In addition to the transparency and accountability that Thomas spoke about, Richard added another priority to the list: changing how the biggest firms hire. She noted that for many of the associate positions venture funds hire, they are looking for someone who has a technical undergraduate degree, is able to source companies and already has a network in the industry.
These factors, taken together, generally mean that the pool VC firms will draw from will likely be dominated by white men.
“There needs to be a fundamental shift in the way that these funds hire. They need to take more risks on candidates that aren’t traditional pipeline associates,” Richard said. She added that unless they step outside of that sphere, these funds, and the startups that they are looking to back, run the risk of being caught inside an echo chamber, leaving untapped potential on the table.

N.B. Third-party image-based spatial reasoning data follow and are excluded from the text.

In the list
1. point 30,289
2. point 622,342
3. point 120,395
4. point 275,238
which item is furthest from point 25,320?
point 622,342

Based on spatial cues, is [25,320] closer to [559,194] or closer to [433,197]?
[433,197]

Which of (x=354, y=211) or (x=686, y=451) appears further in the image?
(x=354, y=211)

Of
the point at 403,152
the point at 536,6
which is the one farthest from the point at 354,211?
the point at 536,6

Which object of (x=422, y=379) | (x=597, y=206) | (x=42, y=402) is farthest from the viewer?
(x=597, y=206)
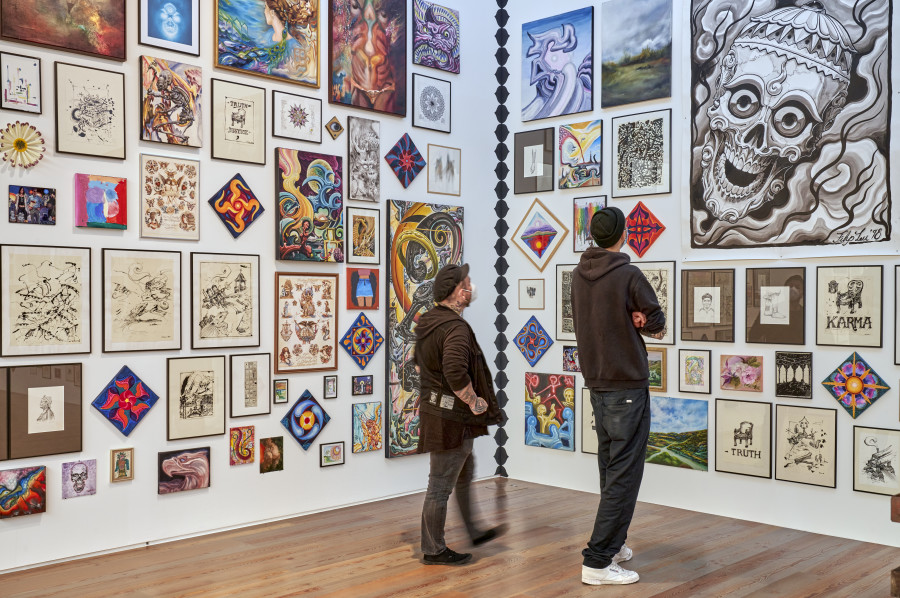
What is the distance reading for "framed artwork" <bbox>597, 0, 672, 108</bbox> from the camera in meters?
5.61

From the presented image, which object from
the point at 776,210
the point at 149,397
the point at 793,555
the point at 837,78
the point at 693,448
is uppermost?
the point at 837,78

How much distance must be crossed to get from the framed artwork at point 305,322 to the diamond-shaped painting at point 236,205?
387 millimetres

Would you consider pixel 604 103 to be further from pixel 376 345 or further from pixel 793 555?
pixel 793 555

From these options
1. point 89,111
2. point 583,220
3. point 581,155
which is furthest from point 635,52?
point 89,111

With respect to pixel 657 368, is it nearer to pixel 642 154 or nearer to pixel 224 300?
pixel 642 154

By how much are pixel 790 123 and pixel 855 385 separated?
1581 millimetres

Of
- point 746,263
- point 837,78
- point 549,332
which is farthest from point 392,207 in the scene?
point 837,78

Yet, when so many platforms are available from which to pull job candidates, down to a LinkedIn or Indeed posting, “It’s a total cop-out to say that there isn’t diverse talent, because it definitely exists,” Richard said. “You just have to sift through more applications. It’s not like it takes anything more than time.”
In 2014, Pipeline Angels provided Melissa Hanna with her first pitch experience. The Angels gave her feedback and mentoring, and one investor Karen Bairley Kruger, believed in what she was doing. Her first check came in 2015, for $20,000.
Hanna says that she credits people like Oberti Noguera and Backstage Capital founder Arlan Hamilton in particular, for the communities they have built as being one of the reasons that she was able to get funding over time for Mahmee. To date, Mahmee has raised $1 million from Cross Culture Ventures, The Helm, Acumen America, and Backstage Capital, with participation from Pipeline Angels and other angel investors.
“[Oberti Noguera and Hamilton have done] the work to explain to people these founders can drive real dollars, have billion-dollar ideas and have had to struggle and bootstrap for longer than other more stereotypical tech founders, so they’re even better at managing the business,” said Hanna. “I know how to keep costs down in a way that many founders who got checks within months of launching an app don’t know how to do. I’ve had to manage our books down to the dollars and cents to make sure that we could stay in the game.”
Hanna says the funding she has received has in large part has come from the fact that she has been able to stay in the game, making sure to stay in touch with investors even if they couldn’t quite see the potential the first time she was in the room.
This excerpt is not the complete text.